## Quoted passage
┄┄┄┄┄┄

[one-users] Monitoring/Deployement issues: Virsh failes often

Floris Sluiter Floris.Sluiter at sara.nl
Fri Jul 30 03:49:16 PDT 2010


Hi Tino and List,

For us these  methods are not very acceptable in a production environment. We feel that we do need to monitor the status of the Cloud, both the hosts and the VMs, at least once every minute for each component. Stopping or drastically reducing the monitoring of VMs is not the way to go for us. If the method of monitoring causes the Cloud to fail, then the method needs changing, not the frequency of it...

I'll see what we can come up with to improve on this, we did already donate the SNMP driver for the hosts, maybe something similar can be done for the VMs (we are testing the read only method for virsh).

┄┄┄┄┄┄

## Data provided

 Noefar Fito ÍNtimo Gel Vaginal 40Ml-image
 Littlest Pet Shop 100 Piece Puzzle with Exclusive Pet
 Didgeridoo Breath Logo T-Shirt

┄┄┄┄┄┄

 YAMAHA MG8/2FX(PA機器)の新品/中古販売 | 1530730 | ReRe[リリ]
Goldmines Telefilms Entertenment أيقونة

┄┄┄┄┄┄

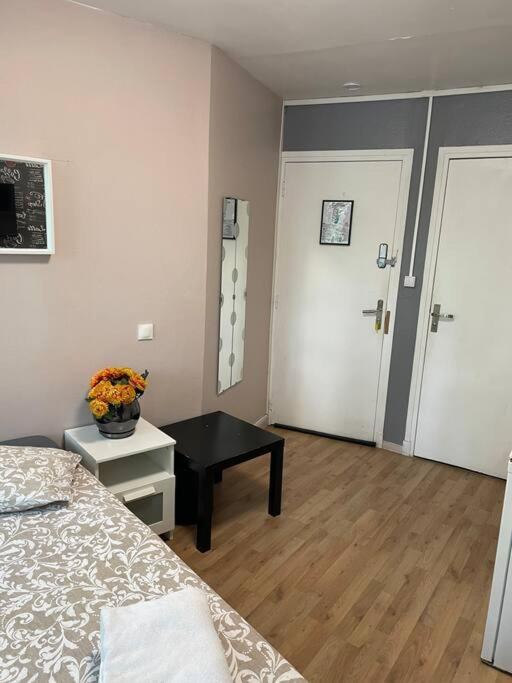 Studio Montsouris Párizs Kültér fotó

┄┄┄┄┄┄

Copy the mailing list post from "Floris Sluiter Floris.Sluiter" up to and including "method for virsh).". Work only from the mailing list post and leave the entries aside.

## Task result
Floris Sluiter Floris.Sluiter at sara.nl
Fri Jul 30 03:49:16 PDT 2010


Hi Tino and List,

For us these  methods are not very acceptable in a production environment. We feel that we do need to monitor the status of the Cloud, both the hosts and the VMs, at least once every minute for each component. Stopping or drastically reducing the monitoring of VMs is not the way to go for us. If the method of monitoring causes the Cloud to fail, then the method needs changing, not the frequency of it...

I'll see what we can come up with to improve on this, we did already donate the SNMP driver for the hosts, maybe something similar can be done for the VMs (we are testing the read only method for virsh).